Die Zeit war aber auch reif für diesen Ansatz, und ich glaube, unsere Botschaft war klar und gut vorbereitet. Wir hatten zum Beispiel gleich zehn Experten vorgeschlagen, die jeder ihr Gebiet überzeugend dargestellt haben und damit konnten wir Einwände gut abwehren.

Ich würde gerne noch genauer auf das Gender-Thema eingehen. Was denkst du: Brauchen herzkranke Frauen eine andere Form von Psychotherapie als Männer?

Ich denke, sie brauchen in der Tat einen anderen Betreuungsansatz.

In welcher Art?

Man muss von Anfang an dafür Sorge tragen, dass Frauen über ihr Herzleiden frei reden können; dann kommt es beinahe von selbst zu einer guten Entwicklung.

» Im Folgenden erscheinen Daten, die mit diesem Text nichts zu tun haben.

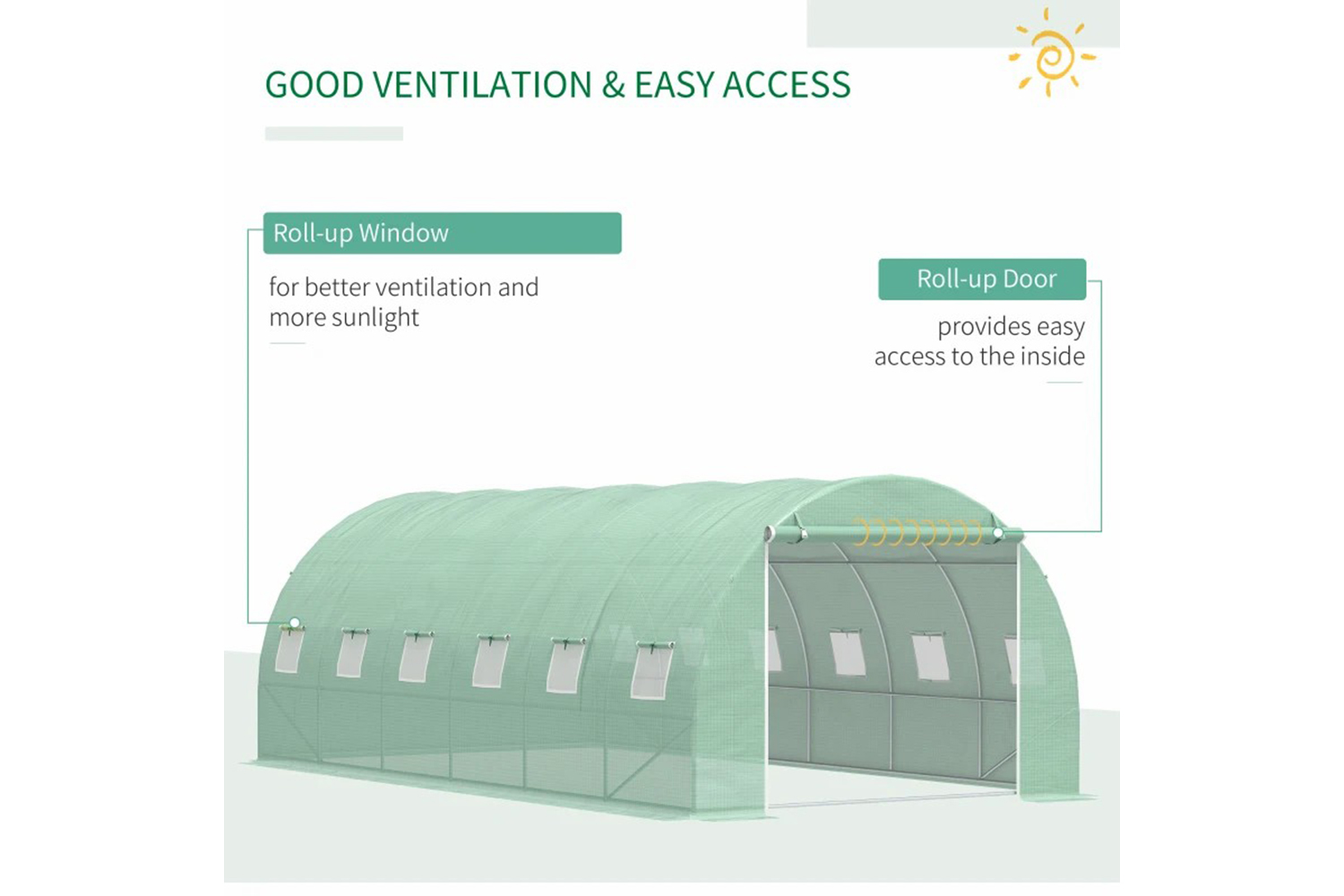 GOOD VENTILATION & EASY ACCESS

Roll-up Window

for better ventilation and more sunlight

Roll-up Door

provides easy access to the inside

Wenn Frauen unter sich sind, können sie sehr offen über ihre Ängste sprechen und welches eigene Verhalten zur Entwicklung der Herzkrankheit geführt haben könnte. Bei Männern hingegen findet eher ein Verleugnungsprozess statt, wodurch gemischte Gruppen für Frauen schwierig werden, zumal sie meist in der Minderheit sind. Ich habe z. B. gerade wieder einen Bericht über eine Gruppenbehandlung bei KHK-Patienten gelesen, wo in der Gruppe nur eine Frau war und fünf Männer. Die Frau kam zum ersten Mal in der fünften Sitzung, dann blieb sie weg und kam erst zur zwölften Sitzung wieder. Der „harte Kern” war eine typische Männergruppe, und das ist glaube ich genau das, was bei gemischten Gruppen sehr leicht geschieht: Die Frauen fühlen sich nicht wohl und gehen unter.

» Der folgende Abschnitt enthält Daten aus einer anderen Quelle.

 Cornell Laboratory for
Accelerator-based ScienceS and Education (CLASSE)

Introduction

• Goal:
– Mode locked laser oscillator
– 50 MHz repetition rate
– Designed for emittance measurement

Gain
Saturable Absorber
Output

Der konkrete Anlass, warum als wir angefangen haben, Gruppen für Frauen zu bilden, war übrigens die Anfrage von einigen KHK-Patientinnen, die etwas Neues nur für Frauen haben wollten.

Und mit diesem Ansatz habt ihr vor Kurzem mit der SWITCHD-Studie sehr schön zeigen können, dass ein Gruppenangebot nur für Frauen bemerkenswerte Effekte zeigen kann; auch in Bezug auf den Verlauf der Herzkrankheit.
Abschließend: Was liegt dir für die Zukunft der Psychokardiologie besonders am Herzen?

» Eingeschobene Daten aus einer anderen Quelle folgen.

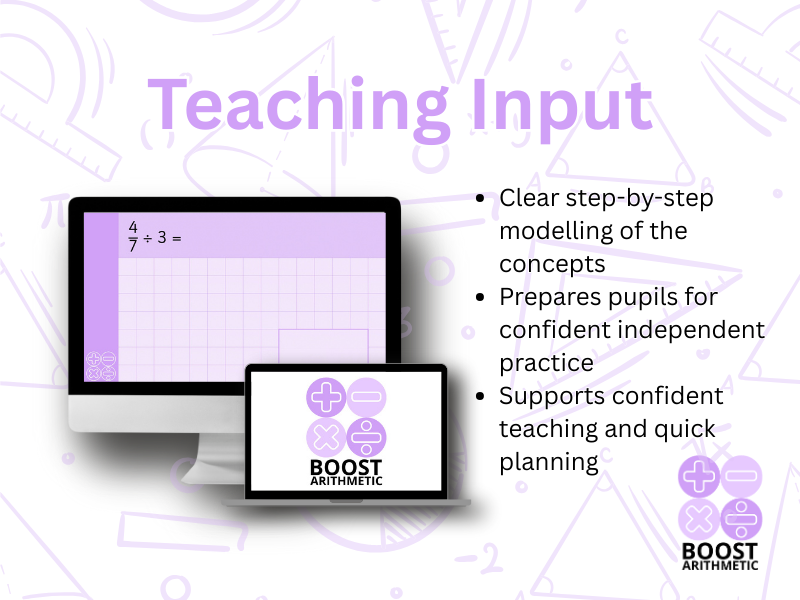 Teaching Input

$\frac{4}{7} \div 3 =$

BOOST
ARITHMETIC

- Clear step-by-step modelling of the concepts
- Prepares pupils for confident independent practice
- Supports confident teaching and quick planning

BOOST
ARITHMETIC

Die Zusammenarbeit mit den Somatikern ist absolut erforderlich. Wir dürfen uns nicht in kleine Gruppen zurückziehen und unsere eigenen Sachen betreiben, sondern wir müssen raus in die Kliniken. Wir müssen Kardiologen und andere Spezialisten einladen zur Zusammenarbeit. Die Zusammenarbeit mit der pharmazeutischen Industrie ist auch sehr wichtig. Das sind unseren Chancen.

Kristina, vielen Dank für das Interview.

1 Das Gespräch wurde als Telefoninterview geführt.

1 Das Gespräch wurde als Telefoninterview geführt.